The PWM voltage transmitted on the output cable of the frequency inverter also contains rich high-frequency components, which can generate electromagnetic wave radiation and form radiation interference. The characteristic of radiated interference is that when other electronic devices approach the frequency inverter, the interference phenomenon becomes severe.

According to the fundamental principles of electromagnetism, the formation of electromagnetic interference must have three elements: an electromagnetic interference source, an electromagnetic interference path, and a system sensitive to electromagnetic interference.To prevent interference, hardware anti-interference and software anti-interference can be adopted.

Among them, hardware anti-interference is the most fundamental and important anti-interference measure. Generally, it starts from the two aspects of anti-interference and suppression to suppress interference. The overall principle is to suppress and eliminate the interference source, cut off the coupling channel of interference to the system, and reduce the sensitivity of the system to interference signals.Specific measures in engineering can adopt methods such as isolation, filtering, shielding and grounding.

The following are the main steps to solve on-site interference:
1：Adopt software anti-interference measures
Specifically, it is to lower the carrier frequency of the frequency inverter through the human-machine interface of the frequency inverter , and reduce this value to an appropriate range. If this method doesn't work, then the following hardware anti-interference measures can only be taken.

2. Ensure proper grounding
Through the specific on-site investigation, we can see that the grounding situation on site is not very ideal. Correct grounding can not only effectively suppress external interference for the system but also reduce the interference of the equipment itself to the outside world. It is the most effective measure to solve the interference problem of frequency inverters.

Specifically, the following points should be achieved:

(1) The main circuit terminal PE (E, G) of the frequency converter must be grounded. This grounding can be shared with the motor driven by the frequency inverter, but not with other equipment. A separate grounding stake must be driven, and this grounding point should be as far away as possible from the grounding points of weak current equipment.
Meanwhile, the cross-sectional area of the grounding wire of the frequency converter should be no less than 4mm ², and the length should be controlled within 20m.

(2) In the grounding wires of other electromechanical equipment, protective grounding and working grounding should be separately set up with grounding electrodes and finally connected to the electrical grounding point of the distribution cabinet.
The shielding ground of the control signal and the shielding ground of the main circuit conductor should also be separately grounded and finally connected to the electrical grounding point of the distribution cabinet.

# # #

> [GIVEN PROBLEM A] For each statement, answer yes or no based on the text on frequency inverter interference, and quote the exact words that decide it: (i) the frequency converter's grounding wire may be as long as 30 m; (ii) the grounding at the main circuit terminal PE may be shared with the motor the inverter drives; (iii) hardware anti-interference is called the most fundamental anti-interference measure.
The text on frequency inverter interference and the rows after it are unrelated material.

> [DATA FOR THIS EXERCISE]
# # #

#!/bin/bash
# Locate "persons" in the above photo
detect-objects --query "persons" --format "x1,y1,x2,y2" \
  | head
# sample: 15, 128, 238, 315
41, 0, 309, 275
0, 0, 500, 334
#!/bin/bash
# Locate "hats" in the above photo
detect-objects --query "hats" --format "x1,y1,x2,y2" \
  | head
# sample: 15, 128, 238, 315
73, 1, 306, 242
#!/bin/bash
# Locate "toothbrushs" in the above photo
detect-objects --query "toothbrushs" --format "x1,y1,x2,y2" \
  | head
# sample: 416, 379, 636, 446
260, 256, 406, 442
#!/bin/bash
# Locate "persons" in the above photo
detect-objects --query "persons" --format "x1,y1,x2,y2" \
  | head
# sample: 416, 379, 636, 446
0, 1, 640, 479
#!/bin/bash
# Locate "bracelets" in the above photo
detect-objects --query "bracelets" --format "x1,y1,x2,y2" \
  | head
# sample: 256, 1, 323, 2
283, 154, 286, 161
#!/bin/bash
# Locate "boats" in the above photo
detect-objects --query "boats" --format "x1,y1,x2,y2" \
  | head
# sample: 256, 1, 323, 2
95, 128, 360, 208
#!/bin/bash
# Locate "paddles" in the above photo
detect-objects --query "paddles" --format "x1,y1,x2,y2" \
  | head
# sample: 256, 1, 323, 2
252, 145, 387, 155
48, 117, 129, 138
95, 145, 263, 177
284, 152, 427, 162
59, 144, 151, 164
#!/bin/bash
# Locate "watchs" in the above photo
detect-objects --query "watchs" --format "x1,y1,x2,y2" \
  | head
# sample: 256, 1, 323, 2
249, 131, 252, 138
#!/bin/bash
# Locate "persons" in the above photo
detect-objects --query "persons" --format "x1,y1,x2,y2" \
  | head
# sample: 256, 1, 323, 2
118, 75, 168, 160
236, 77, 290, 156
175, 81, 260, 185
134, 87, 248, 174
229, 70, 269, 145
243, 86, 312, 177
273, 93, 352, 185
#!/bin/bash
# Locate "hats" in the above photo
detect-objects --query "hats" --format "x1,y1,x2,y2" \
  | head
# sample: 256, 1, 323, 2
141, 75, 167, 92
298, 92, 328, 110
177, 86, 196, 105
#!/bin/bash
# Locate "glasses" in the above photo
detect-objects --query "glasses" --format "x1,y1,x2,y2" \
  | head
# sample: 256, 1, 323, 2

# # #

> [GIVEN PROBLEM B] Find every line in the rows that contains the string "photo", and copy each one.

> [EXERCISE ANSWER A]
(i) No: "the length should be controlled within 20m."
(ii) Yes: "This grounding can be shared with the motor driven by the frequency inverter, but not with other equipment."
(iii) Yes: "hardware anti-interference is the most fundamental and important anti-interference measure."

> [EXERCISE ANSWER B]
# Locate "persons" in the above photo
# Locate "hats" in the above photo
# Locate "toothbrushs" in the above photo
# Locate "persons" in the above photo
# Locate "bracelets" in the above photo
# Locate "boats" in the above photo
# Locate "paddles" in the above photo
# Locate "watchs" in the above photo
# Locate "persons" in the above photo
# Locate "hats" in the above photo
# Locate "glasses" in the above photo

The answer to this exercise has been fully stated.